Your next appointment will involve the replacement of the caps with a temporary acrylic implant bridge to protect the implants. You will wear the temporary teeth for one to two months. Following that, the permanent implant bridge will be attached to the teeth. Any needed adjustments will also be made.
An implant-supported bridge is an invasive procedure that requires surgery to place the implants. As with any surgery, there are potential risks. When implants are placed properly, however, problems are rare. If problems do arise, they can often be addressed easily.
- In the case of loosening or repairing an implant screw, the restoration may be destroyed if the cement seal cannot be easily broken during removal.
- Restorations cemented to implants present a challenge in removing the cement below the gum line. This could lead to tissue inflammation.
- Other possible complications may include food entrapment, infections, and nerve damage.
- It is possible for an implant to fail to adhere to the jawbone and therefore need to be removed and replaced.
- A chipped porcelain surface, worn metal, or a loose implant screw may require maintenance, repair, or replacement.
Dental bridges that are supported by implants last longer than conventional bridges. Dental implants integrate with your natural jawbone. If properly maintained, they can last a lifetime. On the other hand, the bridge undergoes wear and tear just like natural teeth. It can last for about 15 years on average, with some lasting much longer. It is essential to maintain the bridge properly.
To maximise their longevity, brush and floss your teeth twice daily. Also, regular professional care is recommended—schedule regular dental cleanings and routine dental exams every six months.
Implant-supported bridges replace both the teeth and the roots. Like natural teeth, implants stimulate the jawbone, preventing bone atrophy. In addition, implant-supported bridges do not affect the natural healthy tooth structure. They do not require drilling or sanding down adjacent teeth.
Generally, dental implants are more expensive than regular dental restorations. With adequate care, they can potentially last a lifetime. This makes an implant-supported bridge a cost-effective tooth replacement option and a worthwhile investment.
Alternatives to implant-supported bridges include:
- Implant-retained dentures:
Implants are used to secure dentures in the mouth. Mini implants are commonly used.
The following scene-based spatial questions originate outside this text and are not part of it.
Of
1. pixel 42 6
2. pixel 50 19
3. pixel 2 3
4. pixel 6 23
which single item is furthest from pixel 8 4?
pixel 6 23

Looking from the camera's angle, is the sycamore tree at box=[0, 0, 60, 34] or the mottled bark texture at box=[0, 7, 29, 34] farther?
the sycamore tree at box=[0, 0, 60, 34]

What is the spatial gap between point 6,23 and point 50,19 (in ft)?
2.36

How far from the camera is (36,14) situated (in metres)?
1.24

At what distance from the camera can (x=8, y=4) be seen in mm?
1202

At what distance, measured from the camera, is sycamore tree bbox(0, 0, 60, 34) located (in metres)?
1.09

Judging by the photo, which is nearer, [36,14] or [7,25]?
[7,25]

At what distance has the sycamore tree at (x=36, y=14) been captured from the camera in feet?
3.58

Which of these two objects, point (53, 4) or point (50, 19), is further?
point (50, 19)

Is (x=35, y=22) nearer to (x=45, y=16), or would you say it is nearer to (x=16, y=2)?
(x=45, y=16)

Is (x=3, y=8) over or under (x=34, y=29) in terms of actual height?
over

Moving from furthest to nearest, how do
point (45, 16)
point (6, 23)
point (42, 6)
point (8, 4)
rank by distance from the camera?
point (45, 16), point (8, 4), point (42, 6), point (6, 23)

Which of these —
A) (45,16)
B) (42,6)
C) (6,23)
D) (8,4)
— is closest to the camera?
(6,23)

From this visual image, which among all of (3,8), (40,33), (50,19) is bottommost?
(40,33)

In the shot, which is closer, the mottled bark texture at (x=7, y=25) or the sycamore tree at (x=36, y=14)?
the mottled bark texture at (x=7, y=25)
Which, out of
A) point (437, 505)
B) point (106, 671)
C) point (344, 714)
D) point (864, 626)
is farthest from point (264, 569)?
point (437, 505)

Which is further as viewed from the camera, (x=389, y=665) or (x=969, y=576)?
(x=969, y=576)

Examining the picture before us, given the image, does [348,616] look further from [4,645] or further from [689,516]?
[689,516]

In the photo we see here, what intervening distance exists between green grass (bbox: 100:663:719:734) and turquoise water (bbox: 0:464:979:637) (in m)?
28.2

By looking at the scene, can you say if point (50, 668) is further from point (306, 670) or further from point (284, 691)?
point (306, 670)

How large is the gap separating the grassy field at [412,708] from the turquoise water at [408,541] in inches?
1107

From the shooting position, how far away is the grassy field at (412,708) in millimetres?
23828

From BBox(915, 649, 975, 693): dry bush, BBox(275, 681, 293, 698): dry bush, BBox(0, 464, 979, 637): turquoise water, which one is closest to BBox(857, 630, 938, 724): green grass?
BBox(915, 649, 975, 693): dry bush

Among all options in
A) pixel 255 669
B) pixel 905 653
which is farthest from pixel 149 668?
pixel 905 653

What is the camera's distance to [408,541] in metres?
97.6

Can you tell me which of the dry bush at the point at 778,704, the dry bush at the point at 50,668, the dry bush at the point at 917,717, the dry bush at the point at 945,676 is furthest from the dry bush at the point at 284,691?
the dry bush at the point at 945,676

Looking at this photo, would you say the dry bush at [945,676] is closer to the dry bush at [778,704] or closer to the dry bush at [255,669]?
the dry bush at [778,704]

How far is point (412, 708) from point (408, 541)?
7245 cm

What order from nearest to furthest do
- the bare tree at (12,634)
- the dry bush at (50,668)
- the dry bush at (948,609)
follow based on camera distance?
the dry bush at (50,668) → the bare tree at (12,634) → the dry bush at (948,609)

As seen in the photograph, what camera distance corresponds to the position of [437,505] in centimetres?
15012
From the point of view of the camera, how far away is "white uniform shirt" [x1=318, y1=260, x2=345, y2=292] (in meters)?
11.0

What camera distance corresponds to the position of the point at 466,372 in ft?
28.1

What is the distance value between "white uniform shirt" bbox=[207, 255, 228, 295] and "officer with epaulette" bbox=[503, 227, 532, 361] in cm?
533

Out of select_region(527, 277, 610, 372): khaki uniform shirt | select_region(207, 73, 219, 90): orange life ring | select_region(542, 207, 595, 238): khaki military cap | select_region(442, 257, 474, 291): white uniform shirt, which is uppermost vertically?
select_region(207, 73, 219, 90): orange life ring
They also require fewer implants than implant-supported dentures.
- Implant-supported Dentures:
Implant-supported dentures also use dental implants to support the force of your bite and hold the dentures in place. They require more dental implants than implant-retained dentures. In addition, they often can’t use mini implants, so there has to be plenty of bone to support them.
- Partial Dentures:
The neighbouring teeth hold a removable denture in place by clenching together. For people who are missing teeth and don’t have enough jawbone to support an implant, partial dentures are a very popular and non-invasive artificial replacement teeth option.
- Dental Bridges:
A dental bridge replaces compromised teeth by fitting abutment teeth on both sides of the gap. It also provides an implant treatment alternative if you do not have sufficient jaw bone. Besides implant-supported bridges, there are three other options: traditional, cantilever, and Maryland.
The cost of our implant-supported bridges may vary based on several factors. Some factors are the size of the dental bridge, the materials for bridges, and the complexity of your case. The cost also includes the surgery, the cost of the implants, and postoperative dental care. On average, the cost of an implant-supported bridge starts at $10,000 to $12,000.